• **Supplied information**:
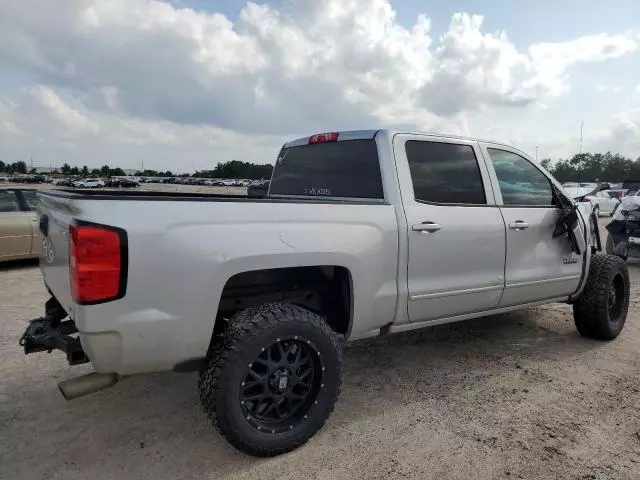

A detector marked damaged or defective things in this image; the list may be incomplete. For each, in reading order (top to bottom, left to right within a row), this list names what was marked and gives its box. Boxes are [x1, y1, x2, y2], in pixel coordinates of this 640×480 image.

damaged rear bumper [19, 294, 89, 366]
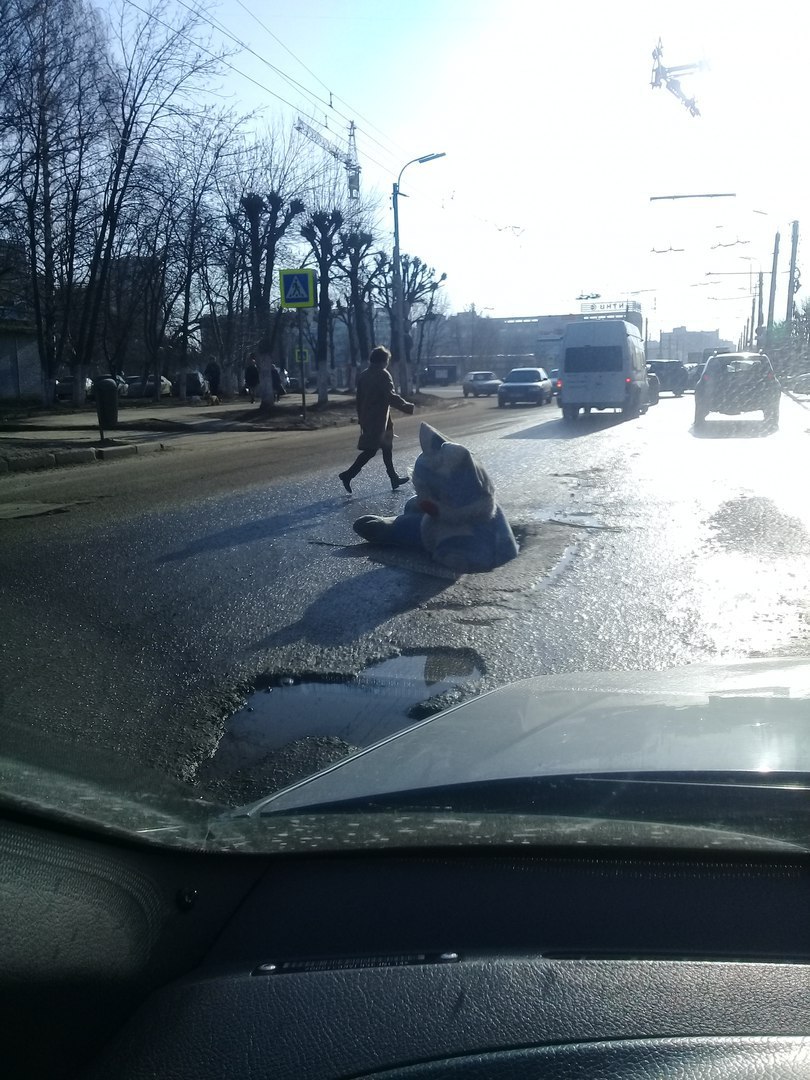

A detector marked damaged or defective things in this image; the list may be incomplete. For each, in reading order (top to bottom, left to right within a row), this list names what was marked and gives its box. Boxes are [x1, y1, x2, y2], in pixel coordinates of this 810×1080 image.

road pothole [200, 644, 480, 780]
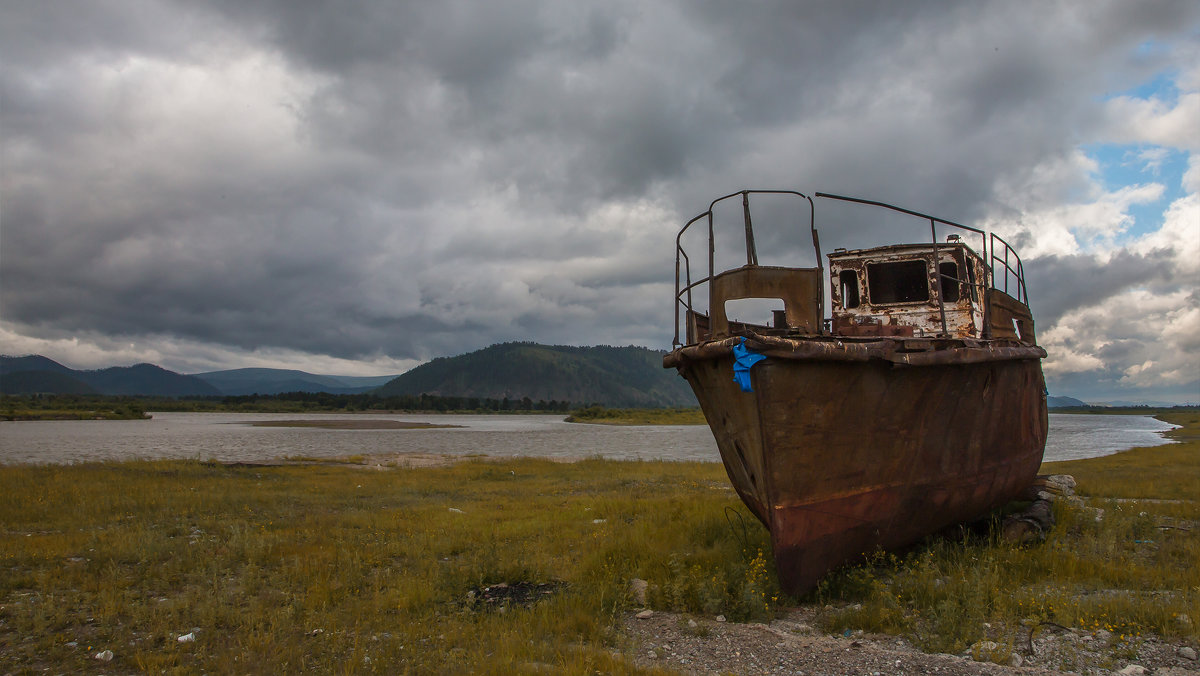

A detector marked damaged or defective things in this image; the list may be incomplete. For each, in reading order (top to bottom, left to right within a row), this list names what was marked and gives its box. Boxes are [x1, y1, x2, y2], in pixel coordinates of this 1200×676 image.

rusted abandoned boat [660, 189, 1048, 592]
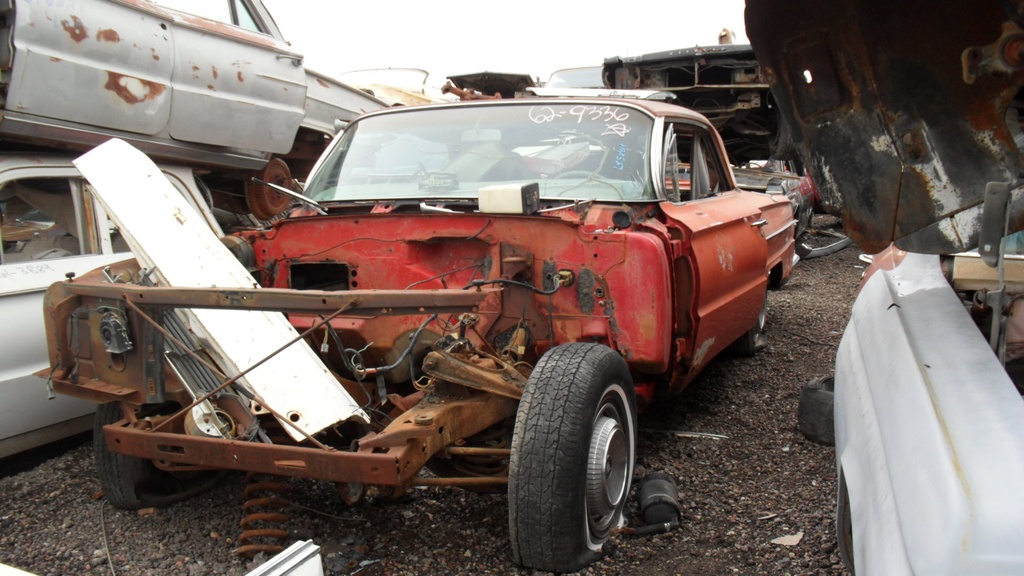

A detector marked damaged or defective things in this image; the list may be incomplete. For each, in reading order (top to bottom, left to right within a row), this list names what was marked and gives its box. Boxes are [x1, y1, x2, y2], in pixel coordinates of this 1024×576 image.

rust spot on metal [61, 14, 87, 43]
rust spot on metal [104, 71, 164, 104]
rusted car hood [745, 0, 1024, 252]
rusted sheet metal [745, 0, 1024, 253]
rusty metal panel [745, 0, 1024, 253]
rusty red car [41, 97, 798, 569]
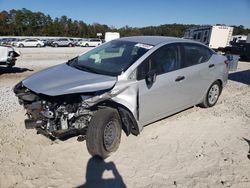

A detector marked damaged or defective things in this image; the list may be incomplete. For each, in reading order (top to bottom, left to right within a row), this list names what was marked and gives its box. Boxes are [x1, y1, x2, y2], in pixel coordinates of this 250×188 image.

crumpled hood [22, 63, 117, 95]
damaged front end [12, 81, 102, 140]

• **Exercise**:
Copy out the data word for word, beginning with the line that contains "this 1200×676 image." and continuing through the end of the data, including that first line. Omit the pictures.

• **Result for this task**:
A detector marked damaged or defective things in this image; the list may be incomplete. For each, in reading order (top to bottom, left to right within a row), this list names what was marked and gives its box. Boxes are [x1, y1, x2, y2], in pixel coordinates of this 1200×676 image.

rusted abandoned boat [660, 189, 1048, 592]

A detector marked damaged or defective things in this image; the list may be incomplete. For each, in reading order (top to bottom, left to right within a row), this list names what was marked and gives its box. Boxes are [x1, y1, x2, y2], in pixel coordinates of this 1024×576 image.

rust spot on metal [61, 14, 87, 43]
rust spot on metal [104, 71, 164, 104]
rusted car hood [745, 0, 1024, 252]
rusted sheet metal [745, 0, 1024, 253]
rusty metal panel [745, 0, 1024, 253]
rusty red car [41, 97, 798, 569]

A detector marked damaged or defective things in this image; the list may be incomplete. For each, in reading order (top to bottom, left to right within a row), this list names what was marked and gives its box. Boxes are [x1, y1, x2, y2], in pixel coordinates of this 250×188 image.

crumpled hood [22, 63, 117, 95]
damaged front end [12, 81, 102, 140]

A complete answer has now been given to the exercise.